On May 3, 2011, the Environmental Protection Agency (EPA) published in the Federal Register a proposed rule to reduce emissions of certain Hazardous Air Pollutants (HAPs) such as heavy metals, including mercury (Hg), arsenic, chromium, and nickel (Ni), and acid gases, including hydrogen chloride (HCl) and hydrogen fluoride (HF), from new and existing coal-and oil-fired electric utility steam generating units (EGUs). EPA proposes codifying the rule at 40 C.F.R. part 63, subpart UUUUU. EPA is currently taking comment upon the rule until July 5, 2011, and must finalize the rule by November 16, 2011.
The rule affects currently existing and new EGUs. An EGU is defined as fossil fuel-fired combustion unit of more than 25 megawatts electric that serves a generator producing electricity for sale and distribution through the national electric grid to the public. The rule covers EGUs at both major and area sources and includes investor-owned units as well as units owned by the federal government, municipalities, and cooperatives that provide electricity for commercial, industrial, and residential uses.
The rule proposes separating affected units into five subcategories to which unique numeric emission limitations will apply. All numeric emissions standards proposed in the rule reflect the application of maximum achievable control technology (MACT) consistent with the requirements of the Clean Air Act. These MACT standards were developed by EPA through the solicitation of information from and by requiring testing of various groups of coal-and oil-fired EGUs.
For coal-fired EGUs, the rule ultimately puts forward emission standards for Total Particulate Matter (PM) as a surrogate for non-Hg metals, and HCl emission standards as a surrogate for all the acid gas HAP. In addition to establishing these surrogate standards, EPA's rule identifies three alternative emission standards for coal-fired EGUs. These alternative emission standards include sulfur dioxide (SO2)standards for HCl, but only for coal-fired EGUs with add-on flue gas desulfurization (FGD) systems; individual non-Hg metal HAP for PM; and total non-Hg metal HAP as another alternate to PM. For all organic HAP, EPA proposes a work practice standard that would apply to all subcategories of EGUs. The work practice standard requires the implementation of annual performance/compliance "tune-ups."

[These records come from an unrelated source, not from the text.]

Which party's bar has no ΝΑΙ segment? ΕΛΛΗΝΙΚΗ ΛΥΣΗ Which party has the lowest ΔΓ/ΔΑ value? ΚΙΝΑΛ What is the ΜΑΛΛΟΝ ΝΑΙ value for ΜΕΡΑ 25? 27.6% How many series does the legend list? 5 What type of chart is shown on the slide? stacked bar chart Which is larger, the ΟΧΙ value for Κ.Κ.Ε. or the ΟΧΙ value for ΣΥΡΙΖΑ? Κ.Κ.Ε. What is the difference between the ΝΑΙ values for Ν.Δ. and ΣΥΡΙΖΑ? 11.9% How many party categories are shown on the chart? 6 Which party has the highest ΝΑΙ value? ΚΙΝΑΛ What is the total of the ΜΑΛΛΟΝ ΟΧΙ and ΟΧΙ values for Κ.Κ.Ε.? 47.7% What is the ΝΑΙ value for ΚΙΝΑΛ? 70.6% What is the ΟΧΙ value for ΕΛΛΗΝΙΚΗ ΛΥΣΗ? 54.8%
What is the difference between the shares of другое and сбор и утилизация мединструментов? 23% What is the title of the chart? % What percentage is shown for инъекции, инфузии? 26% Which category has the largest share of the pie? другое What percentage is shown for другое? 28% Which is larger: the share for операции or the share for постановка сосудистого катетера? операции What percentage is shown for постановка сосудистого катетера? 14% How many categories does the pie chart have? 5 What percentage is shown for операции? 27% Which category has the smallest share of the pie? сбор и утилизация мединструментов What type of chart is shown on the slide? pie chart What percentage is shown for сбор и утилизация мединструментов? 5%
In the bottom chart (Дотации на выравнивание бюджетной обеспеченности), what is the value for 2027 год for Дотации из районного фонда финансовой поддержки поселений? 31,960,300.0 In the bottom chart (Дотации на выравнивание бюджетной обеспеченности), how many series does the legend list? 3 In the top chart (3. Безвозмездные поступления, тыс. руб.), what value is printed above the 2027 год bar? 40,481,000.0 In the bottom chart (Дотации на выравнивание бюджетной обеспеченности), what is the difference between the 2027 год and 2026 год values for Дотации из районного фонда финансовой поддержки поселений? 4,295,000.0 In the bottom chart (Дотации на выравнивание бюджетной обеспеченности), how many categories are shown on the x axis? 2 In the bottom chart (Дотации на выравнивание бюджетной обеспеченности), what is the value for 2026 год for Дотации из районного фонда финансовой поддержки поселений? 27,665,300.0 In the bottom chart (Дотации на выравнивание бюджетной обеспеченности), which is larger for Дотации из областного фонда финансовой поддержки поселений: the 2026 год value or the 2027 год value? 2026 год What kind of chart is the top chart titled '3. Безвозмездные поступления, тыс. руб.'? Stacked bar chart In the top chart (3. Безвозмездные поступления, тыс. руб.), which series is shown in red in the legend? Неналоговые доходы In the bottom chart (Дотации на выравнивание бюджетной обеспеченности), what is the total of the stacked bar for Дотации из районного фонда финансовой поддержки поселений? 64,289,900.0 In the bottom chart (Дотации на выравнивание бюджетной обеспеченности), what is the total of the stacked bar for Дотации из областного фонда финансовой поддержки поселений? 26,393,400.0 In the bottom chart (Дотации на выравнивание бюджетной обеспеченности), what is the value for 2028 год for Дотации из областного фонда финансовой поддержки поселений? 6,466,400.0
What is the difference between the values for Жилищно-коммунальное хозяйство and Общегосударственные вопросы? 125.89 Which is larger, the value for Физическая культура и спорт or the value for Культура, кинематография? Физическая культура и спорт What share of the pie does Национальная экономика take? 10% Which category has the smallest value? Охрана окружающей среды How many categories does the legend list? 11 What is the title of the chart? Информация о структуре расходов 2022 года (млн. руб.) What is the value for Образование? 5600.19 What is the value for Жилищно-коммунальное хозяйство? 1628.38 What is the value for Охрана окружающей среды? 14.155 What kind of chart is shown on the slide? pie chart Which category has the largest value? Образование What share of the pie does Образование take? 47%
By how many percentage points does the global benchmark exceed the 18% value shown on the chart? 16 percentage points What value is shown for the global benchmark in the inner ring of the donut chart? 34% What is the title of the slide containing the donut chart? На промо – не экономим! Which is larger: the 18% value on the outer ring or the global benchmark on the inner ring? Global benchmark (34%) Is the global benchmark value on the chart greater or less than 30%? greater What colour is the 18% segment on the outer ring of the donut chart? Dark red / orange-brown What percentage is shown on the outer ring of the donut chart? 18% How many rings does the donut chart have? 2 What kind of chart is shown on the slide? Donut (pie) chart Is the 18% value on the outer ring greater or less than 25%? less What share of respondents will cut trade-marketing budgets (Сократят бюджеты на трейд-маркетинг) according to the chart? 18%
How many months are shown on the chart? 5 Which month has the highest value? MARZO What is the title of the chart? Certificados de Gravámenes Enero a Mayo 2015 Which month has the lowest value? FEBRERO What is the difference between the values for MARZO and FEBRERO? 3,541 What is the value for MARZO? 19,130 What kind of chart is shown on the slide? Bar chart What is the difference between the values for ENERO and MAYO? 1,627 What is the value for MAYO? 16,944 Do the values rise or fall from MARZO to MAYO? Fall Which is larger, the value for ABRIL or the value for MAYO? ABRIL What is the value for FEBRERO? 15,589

To demonstrate compliance with the rule's emission limits, EPA proposes that the owner or operator of new or existing coal-fired EGUs conduct performance tests, which effectively require: (1) initial and periodic testing; (2) the establishment of operating limits, which, once established during an initial or periodic test, become the parameters within which an EGU must operate at all times (until the next periodic test) to demonstrate ongoing compliance; and (3) the monitoring of emissions through various continuance compliance methods.
For certain HAP, the rule requires that a monitoring system be installed to demonstrate continuous compliance with emissions limits. More particularly, the rule requires that coal-fired EGUs electing to monitor PM emissions (as a surrogate to non-Hg HAP metals) demonstrate continuous compliance with PM limits through use of a PM CEMS. Similarly, for Hg emissions, continuous compliance may only be demonstrated through use of an Hg CEMS or a sorbent trap monitoring system.
The proposed rule will become effective on the date the final rule is published in the Federal Register. Existing EGUs must comply with the rule no later than three years after the date the final rule is published in the Federal Register. An additional year for compliance may be provided at the discretion of a permitting authority on a case-by-case basis. Existing EGUs must demonstrate initial compliance with the rule, including emissions limits, no later than 180 days after the three (or four) year compliance date. New EGUs must comply with the rule by the date the final rule is published in the Federal Register, or upon the startup of the EGU, whichever is later. New EGUs must also demonstrate initial compliance no later than 180 days after the final rule is published in the Federal Register, or 180 days after the startup of the source, whichever is later.
Background information on the proposed rule can be found at EPA's Air Toxic Standards for Utilities website.